Create a query object with time ranges bounded.

Given a query dict and a start/end datetime object, return a new query object with the correct time ranges bounded. Relies on orig_query containing at least one @timestamp field to indicate where the time ranges should be inserted.

If orig_query is querying records that contain both a “start” and “end” time (e.g., a job) rather than a discrete point in time (e.g., a sampled metric), start_key and end_key can be used to modify the query to return all records that overlapped with the interval specified by start_time and end_time.

Parameters:
  • orig_query (dict) – A query object containing at least one @timestamp field.
  • start (datetime.datetime) – lower bound for query (inclusive)
  • end (datetime.datetime) – upper bound for query (exclusive)
  • start_key (str) – The key containing a timestamp against which a time range query should be applied.
  • end_key (str) – The key containing a timestamp against which the upper bound of the time range should be applied. If None, treat start_key as a single point in time rather than the start of a recorded process.
Returns:

A query object with all instances of @timestamp bounded by start and end.

Return type:

dict

tokio.connectors.es.mutate_query(mutable_query, field, value, term='term')[source]

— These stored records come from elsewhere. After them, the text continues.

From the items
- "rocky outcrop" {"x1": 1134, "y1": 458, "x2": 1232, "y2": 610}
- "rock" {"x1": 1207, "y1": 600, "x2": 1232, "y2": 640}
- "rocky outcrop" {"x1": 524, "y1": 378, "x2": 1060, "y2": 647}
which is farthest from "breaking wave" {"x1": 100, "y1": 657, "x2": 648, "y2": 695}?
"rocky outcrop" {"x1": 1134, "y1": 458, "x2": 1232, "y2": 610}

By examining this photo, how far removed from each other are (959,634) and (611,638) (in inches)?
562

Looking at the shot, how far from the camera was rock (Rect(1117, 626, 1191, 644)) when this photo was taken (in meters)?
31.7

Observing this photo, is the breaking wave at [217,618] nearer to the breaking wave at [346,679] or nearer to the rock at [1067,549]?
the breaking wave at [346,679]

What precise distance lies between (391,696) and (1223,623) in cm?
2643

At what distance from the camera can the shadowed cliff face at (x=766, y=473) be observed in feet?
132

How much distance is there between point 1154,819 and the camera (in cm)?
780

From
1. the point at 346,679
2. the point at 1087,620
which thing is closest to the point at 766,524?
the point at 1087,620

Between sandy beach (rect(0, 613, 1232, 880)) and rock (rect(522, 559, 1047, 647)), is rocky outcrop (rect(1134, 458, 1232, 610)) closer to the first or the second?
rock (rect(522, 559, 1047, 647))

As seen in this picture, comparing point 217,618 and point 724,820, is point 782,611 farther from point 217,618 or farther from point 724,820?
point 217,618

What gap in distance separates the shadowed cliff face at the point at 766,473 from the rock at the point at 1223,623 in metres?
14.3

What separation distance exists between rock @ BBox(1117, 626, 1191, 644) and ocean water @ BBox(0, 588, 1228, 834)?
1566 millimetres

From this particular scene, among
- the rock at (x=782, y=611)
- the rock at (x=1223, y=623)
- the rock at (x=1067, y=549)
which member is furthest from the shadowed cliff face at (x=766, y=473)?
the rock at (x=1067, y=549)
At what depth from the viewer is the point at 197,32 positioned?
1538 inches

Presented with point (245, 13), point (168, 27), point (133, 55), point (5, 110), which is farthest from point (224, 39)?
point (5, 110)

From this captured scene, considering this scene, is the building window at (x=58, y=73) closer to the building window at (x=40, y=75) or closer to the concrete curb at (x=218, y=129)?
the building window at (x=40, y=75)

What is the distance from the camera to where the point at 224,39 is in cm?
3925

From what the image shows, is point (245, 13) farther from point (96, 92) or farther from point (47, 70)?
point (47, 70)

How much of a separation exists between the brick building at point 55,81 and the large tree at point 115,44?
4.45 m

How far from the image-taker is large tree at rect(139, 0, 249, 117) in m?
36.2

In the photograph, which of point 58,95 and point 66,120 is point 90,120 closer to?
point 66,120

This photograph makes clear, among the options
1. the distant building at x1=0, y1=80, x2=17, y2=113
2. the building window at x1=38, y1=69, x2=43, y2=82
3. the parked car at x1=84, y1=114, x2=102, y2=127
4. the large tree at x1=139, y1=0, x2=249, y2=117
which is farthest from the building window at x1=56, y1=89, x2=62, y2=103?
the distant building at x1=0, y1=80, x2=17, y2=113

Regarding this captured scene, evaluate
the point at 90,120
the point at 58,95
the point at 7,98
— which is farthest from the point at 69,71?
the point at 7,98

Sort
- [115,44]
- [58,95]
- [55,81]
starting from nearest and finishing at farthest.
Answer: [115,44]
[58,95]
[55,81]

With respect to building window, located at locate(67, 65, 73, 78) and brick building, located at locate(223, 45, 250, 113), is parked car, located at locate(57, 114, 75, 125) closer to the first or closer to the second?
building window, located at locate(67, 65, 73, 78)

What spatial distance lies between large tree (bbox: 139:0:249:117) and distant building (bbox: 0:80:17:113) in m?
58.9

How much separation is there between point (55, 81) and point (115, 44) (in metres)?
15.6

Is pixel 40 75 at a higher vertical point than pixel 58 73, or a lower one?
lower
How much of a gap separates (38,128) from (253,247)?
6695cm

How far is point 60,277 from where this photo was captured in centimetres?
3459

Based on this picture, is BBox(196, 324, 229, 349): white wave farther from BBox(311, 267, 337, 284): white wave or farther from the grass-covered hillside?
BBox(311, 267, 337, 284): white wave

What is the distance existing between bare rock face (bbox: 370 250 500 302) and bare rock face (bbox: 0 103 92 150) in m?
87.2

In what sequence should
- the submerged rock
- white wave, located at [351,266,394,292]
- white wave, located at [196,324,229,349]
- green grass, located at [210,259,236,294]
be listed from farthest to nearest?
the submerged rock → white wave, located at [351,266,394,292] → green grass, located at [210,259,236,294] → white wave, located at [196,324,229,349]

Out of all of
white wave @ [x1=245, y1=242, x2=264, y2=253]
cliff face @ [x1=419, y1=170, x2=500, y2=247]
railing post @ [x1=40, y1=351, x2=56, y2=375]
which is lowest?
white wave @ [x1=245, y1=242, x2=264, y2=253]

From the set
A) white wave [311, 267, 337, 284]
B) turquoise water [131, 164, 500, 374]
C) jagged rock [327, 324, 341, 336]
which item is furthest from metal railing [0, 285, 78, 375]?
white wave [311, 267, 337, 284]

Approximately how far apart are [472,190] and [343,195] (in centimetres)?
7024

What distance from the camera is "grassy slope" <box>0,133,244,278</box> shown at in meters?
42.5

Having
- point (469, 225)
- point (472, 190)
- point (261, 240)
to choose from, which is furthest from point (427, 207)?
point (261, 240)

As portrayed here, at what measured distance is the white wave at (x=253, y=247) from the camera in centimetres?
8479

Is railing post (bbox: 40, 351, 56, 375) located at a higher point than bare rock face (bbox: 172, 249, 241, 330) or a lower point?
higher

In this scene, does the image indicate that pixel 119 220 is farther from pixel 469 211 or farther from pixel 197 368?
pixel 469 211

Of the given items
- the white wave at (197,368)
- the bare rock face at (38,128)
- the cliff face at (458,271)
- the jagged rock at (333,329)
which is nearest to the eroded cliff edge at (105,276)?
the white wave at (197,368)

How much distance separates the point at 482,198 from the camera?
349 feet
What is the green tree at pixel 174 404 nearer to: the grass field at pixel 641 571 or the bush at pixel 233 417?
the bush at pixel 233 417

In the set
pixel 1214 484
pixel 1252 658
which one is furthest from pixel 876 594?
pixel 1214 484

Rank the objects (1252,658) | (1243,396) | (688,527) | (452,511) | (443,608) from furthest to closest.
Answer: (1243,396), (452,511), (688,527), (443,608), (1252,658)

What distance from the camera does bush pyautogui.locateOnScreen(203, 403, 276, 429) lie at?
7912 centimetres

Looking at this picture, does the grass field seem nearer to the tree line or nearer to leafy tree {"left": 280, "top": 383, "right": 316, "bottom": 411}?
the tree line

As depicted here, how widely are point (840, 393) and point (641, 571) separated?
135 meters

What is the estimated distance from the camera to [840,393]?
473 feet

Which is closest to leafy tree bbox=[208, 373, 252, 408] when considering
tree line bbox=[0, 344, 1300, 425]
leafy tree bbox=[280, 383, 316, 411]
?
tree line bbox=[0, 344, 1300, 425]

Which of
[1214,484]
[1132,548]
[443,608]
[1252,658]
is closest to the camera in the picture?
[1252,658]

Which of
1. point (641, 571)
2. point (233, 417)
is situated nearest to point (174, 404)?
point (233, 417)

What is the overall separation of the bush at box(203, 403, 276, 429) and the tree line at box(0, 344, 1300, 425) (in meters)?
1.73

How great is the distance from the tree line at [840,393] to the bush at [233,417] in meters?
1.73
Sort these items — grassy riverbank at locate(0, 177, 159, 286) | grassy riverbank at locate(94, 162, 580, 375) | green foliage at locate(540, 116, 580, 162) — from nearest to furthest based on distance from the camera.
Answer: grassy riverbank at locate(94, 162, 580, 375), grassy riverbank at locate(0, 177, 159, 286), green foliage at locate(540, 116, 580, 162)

Inserts a new condition into a query object

See https://www.elastic.co/guide/en/elasticsearch/reference/current/term-level-queries.html for complete documentation.

Parameters:
  • mutable_query (dict) – a query object to be modified
  • field (str) – the field to which a term query will be applied
  • value – the value to match for the term query
  • term (str) – one of the following: term, terms, terms_set, range, exists, prefix, wildcard, regexp, fuzzy, type, ids.
Returns:

Nothing. mutable_query is updated in place.